A: I had just gotten back from a Midwifery Today conference where I attended a shoulder dystocia workshop. The doctor wanted to do a c-section because the mother was 42 weeks and a few days; they thought the baby was too big and they told her she might have a dystocia. I went over all the maneuvers in my sleep with my hands. During labor, the mother was in the tub on hands and knees. She was rather big and the water was not deep enough to have her turn or maneuver without the baby’s head coming in and out to the air. I had the mom carefully stand and climb out of the pool without dipping the head back in the water. Then I tried having her crawl, then I used McRoberts, then back to hands-and-knees, lunging into the sofa in between. Head discoloration was looking bad and no external tricks were doing anything. I went in for the one arm, but I couldn’t slip my hands in, so I went in for the other. It was tight in there and I felt like I was wrestling with the angel of death.
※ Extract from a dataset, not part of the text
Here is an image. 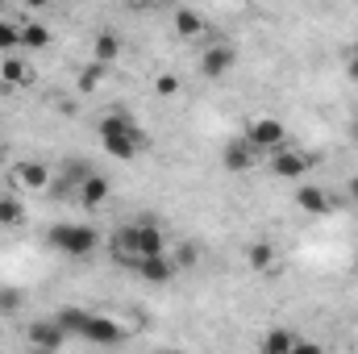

Being careful to go with the direction of baby’s body, I swiped one arm against the chest, but still the head wouldn’t come out so I went for the other arm as well. Mom did tear and baby took a while to come around. For a few days, her one arm was looser, but thank goodness she was soon firmly grabbing with both hands and absolutely perfect.

— Marva Zohar

A: I have the mom get on her hands and knees, then I deliver the posterior shoulder first and have mom squat next if needed.